(A block of data)

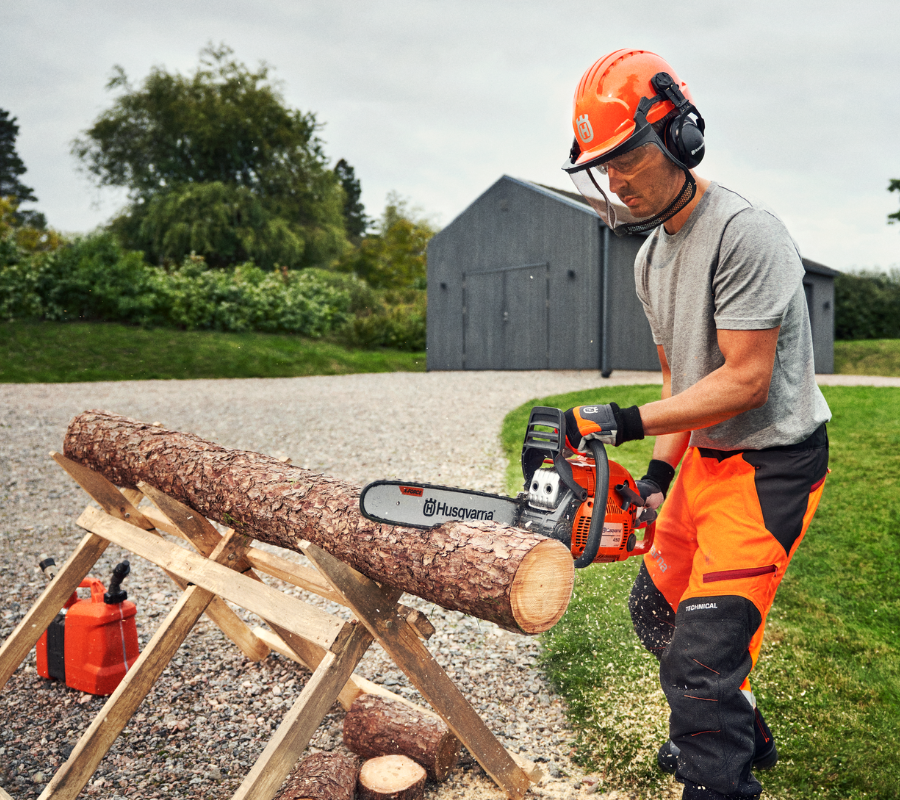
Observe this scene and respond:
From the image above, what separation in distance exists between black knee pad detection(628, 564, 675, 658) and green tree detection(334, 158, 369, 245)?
53064 mm

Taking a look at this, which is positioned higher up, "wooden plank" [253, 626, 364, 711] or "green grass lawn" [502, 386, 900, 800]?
"wooden plank" [253, 626, 364, 711]

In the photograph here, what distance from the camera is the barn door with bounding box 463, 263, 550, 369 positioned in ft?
53.1

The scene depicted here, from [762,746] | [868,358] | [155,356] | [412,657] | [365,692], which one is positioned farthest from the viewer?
[868,358]

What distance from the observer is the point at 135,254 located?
1872 centimetres

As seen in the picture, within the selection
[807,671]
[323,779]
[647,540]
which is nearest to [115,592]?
[323,779]

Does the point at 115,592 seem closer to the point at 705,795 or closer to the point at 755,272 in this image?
the point at 705,795

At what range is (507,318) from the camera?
16984 millimetres

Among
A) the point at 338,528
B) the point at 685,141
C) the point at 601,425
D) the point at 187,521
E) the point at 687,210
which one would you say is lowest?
the point at 187,521

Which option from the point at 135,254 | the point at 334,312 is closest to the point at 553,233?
the point at 334,312

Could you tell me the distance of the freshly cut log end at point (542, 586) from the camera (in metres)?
1.61

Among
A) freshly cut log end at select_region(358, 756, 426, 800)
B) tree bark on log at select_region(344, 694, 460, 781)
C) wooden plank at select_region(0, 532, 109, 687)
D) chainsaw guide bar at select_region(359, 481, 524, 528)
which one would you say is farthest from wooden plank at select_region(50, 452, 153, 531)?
chainsaw guide bar at select_region(359, 481, 524, 528)

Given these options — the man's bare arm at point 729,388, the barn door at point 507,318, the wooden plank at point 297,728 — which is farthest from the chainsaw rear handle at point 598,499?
the barn door at point 507,318

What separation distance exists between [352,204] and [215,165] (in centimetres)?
2823

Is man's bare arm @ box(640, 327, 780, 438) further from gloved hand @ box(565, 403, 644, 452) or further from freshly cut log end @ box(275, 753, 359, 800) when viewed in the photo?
freshly cut log end @ box(275, 753, 359, 800)
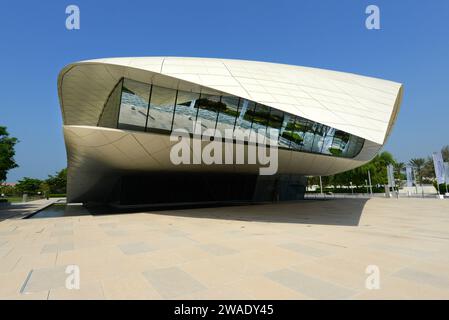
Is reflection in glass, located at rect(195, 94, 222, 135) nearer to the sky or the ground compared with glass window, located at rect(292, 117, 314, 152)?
nearer to the sky

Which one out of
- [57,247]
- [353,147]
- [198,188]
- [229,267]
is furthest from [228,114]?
[353,147]

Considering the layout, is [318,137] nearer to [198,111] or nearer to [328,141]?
[328,141]

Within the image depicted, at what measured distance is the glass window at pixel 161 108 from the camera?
42.7 ft

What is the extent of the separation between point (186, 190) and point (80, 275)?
2060 cm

**Short task**
Find each line in the material above that contains the word "guide" and copy those lines out in full.

**Solved problem**
D) chainsaw guide bar at select_region(359, 481, 524, 528)
chainsaw guide bar at select_region(359, 481, 524, 528)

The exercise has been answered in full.